In any case, both types of fish products are also extensively eaten throughout southern Europe. In the United States, where fresh cod is plentiful, there traditionally has been little demand for either salt-cured or air-dried cod except in various ethnic communities - Italian, Spanish, Portuguese, Greek, and some West Indian. In ethnic Italian neighborhoods, stockfish is generally available only during the Christmas season, whereas baccalà (salt-cured) is available year-round in Italian and West Indian neighborhoods. On the other hand, in Melbourne and other parts of Australia, stockfish is generally available year-round.
The two fish products are distinguishable from each other by four factors:
1. Physical characteristics
Apart from the general fact that smaller fish are tastier and therefore preferable to their larger counterparts, stoccafisso (air-dried stockfish) unquestionably has a more delicate flavor than baccalà (salt-cured baccal).
Stoccafisso is more costly than baccalà as well as being more difficult to find outside of specialty stores or ethnic neighborhoods in the U.S.A:, but in other countries (such as Australia), they are more readily available year-round.
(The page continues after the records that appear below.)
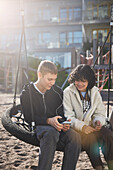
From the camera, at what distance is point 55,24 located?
13828mm

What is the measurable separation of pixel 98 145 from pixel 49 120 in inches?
13.9

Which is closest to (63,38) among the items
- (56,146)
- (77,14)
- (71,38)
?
(71,38)

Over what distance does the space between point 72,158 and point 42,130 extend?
0.24 metres

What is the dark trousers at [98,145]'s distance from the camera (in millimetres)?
1381

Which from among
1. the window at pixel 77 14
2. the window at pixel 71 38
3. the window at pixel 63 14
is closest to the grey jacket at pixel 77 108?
the window at pixel 71 38

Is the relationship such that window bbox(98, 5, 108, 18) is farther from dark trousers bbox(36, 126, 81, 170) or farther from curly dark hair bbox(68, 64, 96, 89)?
dark trousers bbox(36, 126, 81, 170)

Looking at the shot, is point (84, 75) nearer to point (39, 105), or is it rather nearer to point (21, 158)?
point (39, 105)

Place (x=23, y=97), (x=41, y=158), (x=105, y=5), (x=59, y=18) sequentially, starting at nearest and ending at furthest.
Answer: (x=41, y=158) < (x=23, y=97) < (x=105, y=5) < (x=59, y=18)

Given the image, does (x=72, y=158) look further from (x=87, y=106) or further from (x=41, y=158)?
(x=87, y=106)

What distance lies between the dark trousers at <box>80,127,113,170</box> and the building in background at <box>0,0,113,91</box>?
11.7 meters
Both salt cod (baccalà) and air-dried cod (stoccafisso) are sold with the bone in or out or in chunks, but air-dried cod is generally found as a whole fish. Baccalà is more commonly found in America than stoccafisso and, being salted, needs soaking in water for several days to remove the salt, whereas the air-dried fish needs soaking for an equal amount of time to rehydrate it. Some salt cod products are pre-soaked and will be labeled as such. With these products, any cartilage, bone, or skin can be removed at this point, and they are then ready for use in the recipe.
When purchasing cod, one must ensure that it is flat, white (the salt-cured fish) or light grey (the air-dried fish) and transparent about the ears, and that its fins are turned upwards. Also, smaller cod are tastier than their big brothers.
Baccalà - that is, salt cod - being too salty for immediate use, must be soaked for at least two days (five would be better) in several changes of water to ensure that the excess salt is drained away. It can then be poached, fried, baked, or used in pates, mousses, and sauces.
Stockfish is much drier and has a woody texture and appearance, so it must be bashed a little with a wooden pounder or mallet to break down its fibrous texture before being soaked in the same manner as baccalà for at least three and up to four or five days in plenty of fresh water that is changed at least once daily and kept well-chilled. If kept covered, the odor of the fish is low, so keeping the soaking fish in the refrigerator is a reasonable option. Should the fish be larger than any available vessel, bend it and tie it with string, or saw it into smaller pieces. If you cannot afford the time to soak the fish in water, wrap it in a damp cloth and steam it, or cover it with hot ashes. The fish is then boiled, cleaned from the bone, and, typically, beaten to a mousse-like consistency with oil or cream.
The two different types of fish prepared in these two ways can be scraped, washed and cooked according to an appropriate recipe. Once cooked, the fish should flake easily. Once softened, place it in cold water and boiled, but do not overcook because it will be inclined to become tough.